GIVEN REQUEST A – From the entries, output as a JSON list of strings the lines starting with the line containing "From farthest to" and going on through the line containing "1.17 meters", one string per line and no strings for blank lines.
GIVEN REQUEST B – Write what comes next in the passage on bathing and washing during the Nine Days, picking up after its last sentence.

--- START OF EXTRACT ---

Washing your face, hands and feet with cold water for pleasure is permitted.

It is forbidden to swim during the Nine Days, again unless one needs to for health reasons (such as for exercise).

Bathing for a mitzvah (such as a woman before going to the mikvah) is permitted. Someone who bathes or showers every Erev Shabbos likovod Shabbos (to honor Shabbos), as indeed we are supposed to do, may do so Erev Shabbos during the Nine Days. If you bathe or shower every Erev Shabbos with hot water, then you may do so on Erev Shabbos Chazon (the Shabbos before Tisha b’Av) as well. The same applies to shampooing.

--- END OF EXTRACT ---
--- START OF PROVIDED DATA ---

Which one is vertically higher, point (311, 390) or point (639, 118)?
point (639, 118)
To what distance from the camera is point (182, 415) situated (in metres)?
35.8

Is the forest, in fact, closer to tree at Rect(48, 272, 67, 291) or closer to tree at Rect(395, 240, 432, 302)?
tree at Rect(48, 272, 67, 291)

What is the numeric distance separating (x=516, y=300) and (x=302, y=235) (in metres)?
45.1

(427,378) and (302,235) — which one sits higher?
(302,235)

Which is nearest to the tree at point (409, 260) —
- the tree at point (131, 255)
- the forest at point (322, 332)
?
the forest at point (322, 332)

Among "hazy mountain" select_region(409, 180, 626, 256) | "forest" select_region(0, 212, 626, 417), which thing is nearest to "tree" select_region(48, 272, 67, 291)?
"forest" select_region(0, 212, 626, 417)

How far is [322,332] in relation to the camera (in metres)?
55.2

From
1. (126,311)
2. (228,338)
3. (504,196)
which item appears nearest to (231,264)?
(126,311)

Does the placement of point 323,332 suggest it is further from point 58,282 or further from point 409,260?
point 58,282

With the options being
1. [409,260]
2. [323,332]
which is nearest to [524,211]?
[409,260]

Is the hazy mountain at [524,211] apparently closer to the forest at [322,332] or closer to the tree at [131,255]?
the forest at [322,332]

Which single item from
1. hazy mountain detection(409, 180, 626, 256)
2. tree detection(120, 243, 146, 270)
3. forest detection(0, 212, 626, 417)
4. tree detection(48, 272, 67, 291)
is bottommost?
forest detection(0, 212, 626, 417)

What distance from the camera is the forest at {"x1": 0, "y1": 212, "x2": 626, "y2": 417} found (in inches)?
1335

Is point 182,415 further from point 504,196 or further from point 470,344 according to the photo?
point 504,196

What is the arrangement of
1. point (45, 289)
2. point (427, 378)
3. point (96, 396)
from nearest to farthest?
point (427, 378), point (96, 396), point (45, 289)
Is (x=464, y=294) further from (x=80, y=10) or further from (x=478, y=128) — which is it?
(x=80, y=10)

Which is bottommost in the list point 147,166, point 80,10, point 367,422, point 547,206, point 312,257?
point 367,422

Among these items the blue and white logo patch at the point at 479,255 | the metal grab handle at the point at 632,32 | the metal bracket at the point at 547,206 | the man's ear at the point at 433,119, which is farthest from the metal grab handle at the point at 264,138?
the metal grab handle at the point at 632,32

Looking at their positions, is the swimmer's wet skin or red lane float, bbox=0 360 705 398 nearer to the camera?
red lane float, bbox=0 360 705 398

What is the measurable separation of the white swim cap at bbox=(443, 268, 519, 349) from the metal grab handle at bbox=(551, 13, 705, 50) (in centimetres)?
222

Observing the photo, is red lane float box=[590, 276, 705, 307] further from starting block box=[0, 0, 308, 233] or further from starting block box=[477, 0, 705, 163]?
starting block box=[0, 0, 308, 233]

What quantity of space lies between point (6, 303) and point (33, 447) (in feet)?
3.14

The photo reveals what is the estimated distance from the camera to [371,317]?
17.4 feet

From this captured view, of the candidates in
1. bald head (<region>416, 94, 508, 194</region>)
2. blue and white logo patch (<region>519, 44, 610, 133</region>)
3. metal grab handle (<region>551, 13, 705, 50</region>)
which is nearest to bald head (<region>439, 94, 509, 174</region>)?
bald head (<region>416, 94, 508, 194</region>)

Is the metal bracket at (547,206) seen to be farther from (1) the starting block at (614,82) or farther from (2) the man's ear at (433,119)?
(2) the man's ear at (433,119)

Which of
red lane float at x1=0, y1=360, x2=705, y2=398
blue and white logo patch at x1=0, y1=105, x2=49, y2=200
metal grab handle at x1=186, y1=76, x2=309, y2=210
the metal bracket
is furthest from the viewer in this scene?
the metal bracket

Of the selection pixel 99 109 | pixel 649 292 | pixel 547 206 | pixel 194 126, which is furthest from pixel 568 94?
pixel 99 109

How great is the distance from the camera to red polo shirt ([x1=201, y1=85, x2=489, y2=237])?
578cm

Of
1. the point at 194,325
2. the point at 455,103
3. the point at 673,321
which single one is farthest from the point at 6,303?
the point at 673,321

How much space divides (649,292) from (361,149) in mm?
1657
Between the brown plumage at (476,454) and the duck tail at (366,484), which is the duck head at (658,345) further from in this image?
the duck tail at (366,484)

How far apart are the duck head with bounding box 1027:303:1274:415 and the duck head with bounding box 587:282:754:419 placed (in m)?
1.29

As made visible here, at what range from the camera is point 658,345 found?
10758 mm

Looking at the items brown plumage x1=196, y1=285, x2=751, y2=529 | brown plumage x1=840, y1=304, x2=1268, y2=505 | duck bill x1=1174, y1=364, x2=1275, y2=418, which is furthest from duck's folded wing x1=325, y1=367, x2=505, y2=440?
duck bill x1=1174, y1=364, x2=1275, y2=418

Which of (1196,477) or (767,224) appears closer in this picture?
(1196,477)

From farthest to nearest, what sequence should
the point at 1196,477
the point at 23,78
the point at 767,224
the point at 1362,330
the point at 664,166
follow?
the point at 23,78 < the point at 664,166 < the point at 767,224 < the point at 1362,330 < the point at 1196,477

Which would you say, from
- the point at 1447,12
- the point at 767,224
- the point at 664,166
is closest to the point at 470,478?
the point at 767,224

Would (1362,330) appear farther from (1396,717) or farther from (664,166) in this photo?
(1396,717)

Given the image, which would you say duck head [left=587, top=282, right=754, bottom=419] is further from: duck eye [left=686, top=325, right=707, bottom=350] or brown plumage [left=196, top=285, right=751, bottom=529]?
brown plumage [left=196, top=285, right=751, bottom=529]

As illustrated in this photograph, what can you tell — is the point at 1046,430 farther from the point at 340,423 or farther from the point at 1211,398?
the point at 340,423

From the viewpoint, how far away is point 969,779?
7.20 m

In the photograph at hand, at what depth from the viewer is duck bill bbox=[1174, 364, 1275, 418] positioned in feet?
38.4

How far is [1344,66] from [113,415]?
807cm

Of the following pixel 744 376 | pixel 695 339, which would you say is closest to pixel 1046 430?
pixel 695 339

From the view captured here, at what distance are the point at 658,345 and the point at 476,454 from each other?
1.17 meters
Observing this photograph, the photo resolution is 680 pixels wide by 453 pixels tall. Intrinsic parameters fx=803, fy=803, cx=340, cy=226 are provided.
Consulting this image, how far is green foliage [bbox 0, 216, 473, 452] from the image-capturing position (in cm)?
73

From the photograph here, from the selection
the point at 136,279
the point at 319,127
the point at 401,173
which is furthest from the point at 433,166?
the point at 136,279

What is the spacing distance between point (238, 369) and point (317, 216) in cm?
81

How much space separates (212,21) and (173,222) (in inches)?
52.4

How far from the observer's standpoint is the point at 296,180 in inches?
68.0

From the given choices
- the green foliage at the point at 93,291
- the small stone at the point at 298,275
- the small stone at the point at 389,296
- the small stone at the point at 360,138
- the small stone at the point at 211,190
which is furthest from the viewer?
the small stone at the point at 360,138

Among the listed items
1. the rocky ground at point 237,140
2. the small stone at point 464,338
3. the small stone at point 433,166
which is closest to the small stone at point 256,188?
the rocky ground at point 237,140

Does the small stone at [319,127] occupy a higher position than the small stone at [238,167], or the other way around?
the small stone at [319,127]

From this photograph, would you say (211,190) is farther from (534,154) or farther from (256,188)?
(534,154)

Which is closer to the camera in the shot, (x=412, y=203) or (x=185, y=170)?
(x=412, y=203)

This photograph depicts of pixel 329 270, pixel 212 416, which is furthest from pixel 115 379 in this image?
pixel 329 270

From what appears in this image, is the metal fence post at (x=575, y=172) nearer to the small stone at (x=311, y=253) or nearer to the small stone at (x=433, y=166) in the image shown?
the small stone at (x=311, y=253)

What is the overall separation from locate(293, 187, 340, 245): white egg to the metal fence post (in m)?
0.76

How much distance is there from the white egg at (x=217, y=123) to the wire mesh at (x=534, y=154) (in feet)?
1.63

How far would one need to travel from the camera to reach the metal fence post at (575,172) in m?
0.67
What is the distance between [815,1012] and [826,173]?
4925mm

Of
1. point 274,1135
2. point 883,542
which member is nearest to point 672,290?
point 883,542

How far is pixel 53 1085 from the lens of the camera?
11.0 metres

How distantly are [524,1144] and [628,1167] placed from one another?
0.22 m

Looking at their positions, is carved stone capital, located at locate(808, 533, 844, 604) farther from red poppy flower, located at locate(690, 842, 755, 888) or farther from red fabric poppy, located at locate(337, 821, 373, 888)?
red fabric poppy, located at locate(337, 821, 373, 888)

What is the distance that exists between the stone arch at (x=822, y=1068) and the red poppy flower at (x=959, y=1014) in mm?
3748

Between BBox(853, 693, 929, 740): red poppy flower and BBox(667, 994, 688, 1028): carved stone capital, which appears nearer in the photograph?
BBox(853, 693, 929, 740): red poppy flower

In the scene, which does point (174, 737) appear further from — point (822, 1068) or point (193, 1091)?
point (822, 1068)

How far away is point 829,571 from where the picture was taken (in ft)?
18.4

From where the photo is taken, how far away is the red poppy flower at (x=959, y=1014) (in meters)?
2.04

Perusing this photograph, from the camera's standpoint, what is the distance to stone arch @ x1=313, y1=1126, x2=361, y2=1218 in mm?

--- END OF PROVIDED DATA ---

EXERCISE ANSWER A –
[
  "From farthest to nearest, what sequence should",
  "the point at 1196,477",
  "the point at 23,78",
  "the point at 767,224",
  "the point at 1362,330",
  "the point at 664,166",
  "follow?",
  "the point at 23,78 < the point at 664,166 < the point at 767,224 < the point at 1362,330 < the point at 1196,477",
  "Which would you say, from",
  "- the point at 1447,12",
  "- the point at 767,224",
  "- the point at 664,166",
  "is closest to the point at 470,478?",
  "the point at 767,224",
  "Would (1362,330) appear farther from (1396,717) or farther from (664,166) in this photo?",
  "(1396,717)",
  "Given the image, which would you say duck head [left=587, top=282, right=754, bottom=419] is further from: duck eye [left=686, top=325, right=707, bottom=350] or brown plumage [left=196, top=285, right=751, bottom=529]?",
  "brown plumage [left=196, top=285, right=751, bottom=529]",
  "As illustrated in this photograph, what can you tell — is the point at 1046,430 farther from the point at 340,423 or farther from the point at 1211,398?",
  "the point at 340,423",
  "From the viewpoint, how far away is point 969,779?",
  "7.20 m",
  "In the photograph at hand, at what depth from the viewer is duck bill bbox=[1174, 364, 1275, 418] positioned in feet?",
  "38.4",
  "How far is [1344,66] from [113,415]?",
  "807cm",
  "Of the following pixel 744 376 | pixel 695 339, which would you say is closest to pixel 1046 430?",
  "pixel 695 339",
  "From the view captured here, at what distance are the point at 658,345 and the point at 476,454 from each other?",
  "1.17 meters"
]

EXERCISE ANSWER B –
The Shabbos during the Nine Days is called “Shabbos Chazon,” because the Haftorah (Reading from the Prophets) this Shabbos begins with the words “Chazon Yishayahu ben Amutz…” “A vision that Yishayahu (Isaiah) the son of Amutz saw regarding Judea and Jerusalem…” from the first chapter of Isaiah. In this chapter the Prophet Yeshaya warns us to repent to avoid the Destruction (which later took place because they did not repent).

May the prophecies of Yeshaya promising us that Hashem will restore us to a rebuilt Jerusalem and rebuild the Holy Temple come true soon!